Arbeitsauftrag A: Gib aus dem Lesetext den Abschnitt von „Bis auf die“ bis „nicht gedacht war.“ wortgetreu wieder.
Arbeitsauftrag B: Welche Kapitel beruhen laut dem Lesetext nicht auf bereits veröffentlichten Beiträgen?
Arbeitsauftrag C: Zähle alle Eigenschaften der Ausführungen auf, die laut dem Lesetext die Lektüre nicht immer einfach machen.

Lesetext:
Bis auf die vergleichsweise kurzen Kapitel 11 und 12 beruhen die
Ausführungen von Prinz auf bereits veröffentlichten Beiträgen aus den
letzten 25 Jahren. Dass die für das vorliegende Werk überarbeiteten und
zusammengeführten Beiträge »Spuren ihrer Herkunft« enthalten, gesteht
Prinz gleich zu Beginn ein. Die zusätzliche inhaltliche Tiefe und Dichte
seiner Ausführungen sowie eine komplexe Gedankenführung machen die
Lektüre nicht immer einfach. Wer sich aber darauf einlässt, darf einen
intellektuellen Lese- und Erkenntnisgenuss erwarten.
Nota. - Das ist löblich, dass ein Vertreter einer realen und empirischen Wissenschaft daran macht, 'Bewusstsein' und 'Ich' mit den Mitteln seiner Disziplin, der Psychologie, zu be-schreiben, ohne dabei auf Schritt und Tritt im begrifflichen Arsenal der Philosophie zu wildern, das dazu nicht taugt und dafür nicht gedacht war.
Die eine erklärt, soweit es ihr gelingt, was das Ich und was sein Bewusstsein ist; die andere beansprucht, einen Sinn darin aufzufinden - oder richtiger: hineinzufinden. Nur, wenn sie alle Erwägungen, die über das Faktische hinausweisen, aus ihren Untersuchung fernhalten, kann eine Wissenschaft wirklich positiv und empirisch sein: Die Frage nach einem Natur-zweck gehört nicht in die Wissenschaft, sondern höchstens in die Religion. Und nur, wenn jene begreift, dass sie in geprüfte Fakten einen Sinn hineindeuten muss und nicht in eine gefällige Auswahl, darf sie das Spekulieren überhaupt beginnen.
Will sagen: Die Trennung ist die wissenschaftliche Bedingung für beide - und bleibt es bis zum Schluss. Einen "Übergang" kann es nicht geben und braucht es nicht zu geben, und schon, wer danach sucht, bewegt sich auf abschüssiger Bahn.
Ein Problem ergibt sich freilich nicht auf der spekulativen, sondern auf der empirischen Seite. Empirische Forschung beruht auf dem Kausalitätsprinzip: Was immer geschieht, hat eine hinreichende Ursache.
Die ist beim Bewusstein ja eben fraglich. Irgendeine Ursache muss es geben, doch die al-lerletzte oder allererste kann es nicht sein, denn die wäre - ohne Ursache. Ein experimentell nicht nachweisliches X, ein irgendwie latentes Vor-Ich muss auch der Empiriker annehmen, obwohl er es im Ernst gar nicht darf. Er kann den Philosophen nur beneiden.

Bereitgestellte Daten:

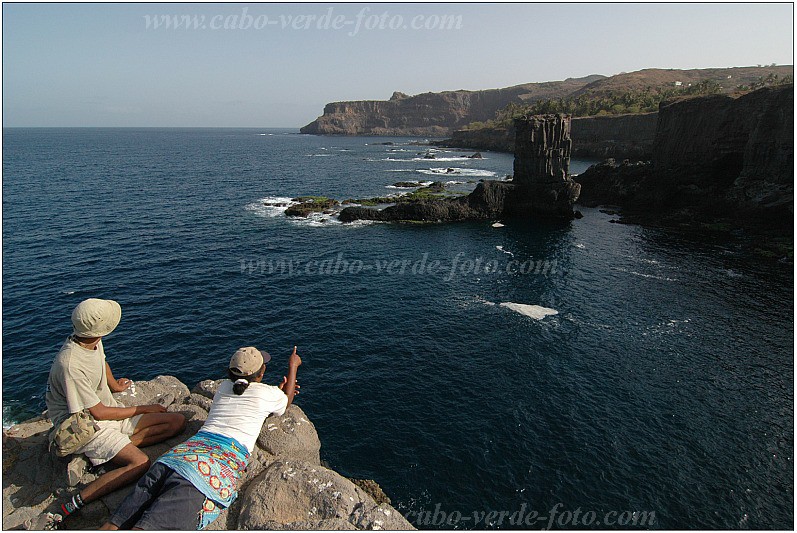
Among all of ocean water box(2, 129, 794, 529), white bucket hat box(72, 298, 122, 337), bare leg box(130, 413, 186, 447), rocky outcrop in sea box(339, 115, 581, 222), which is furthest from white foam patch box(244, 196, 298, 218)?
white bucket hat box(72, 298, 122, 337)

Lösung A:
Bis auf die vergleichsweise kurzen Kapitel 11 und 12 beruhen die
Ausführungen von Prinz auf bereits veröffentlichten Beiträgen aus den
letzten 25 Jahren. Dass die für das vorliegende Werk überarbeiteten und
zusammengeführten Beiträge »Spuren ihrer Herkunft« enthalten, gesteht
Prinz gleich zu Beginn ein. Die zusätzliche inhaltliche Tiefe und Dichte
seiner Ausführungen sowie eine komplexe Gedankenführung machen die
Lektüre nicht immer einfach. Wer sich aber darauf einlässt, darf einen
intellektuellen Lese- und Erkenntnisgenuss erwarten.
Nota. - Das ist löblich, dass ein Vertreter einer realen und empirischen Wissenschaft daran macht, 'Bewusstsein' und 'Ich' mit den Mitteln seiner Disziplin, der Psychologie, zu be-schreiben, ohne dabei auf Schritt und Tritt im begrifflichen Arsenal der Philosophie zu wildern, das dazu nicht taugt und dafür nicht gedacht war.

Lösung B: Die Kapitel 11 und 12.

Lösung C:
- zusätzliche inhaltliche Tiefe
- Dichte
- komplexe Gedankenführung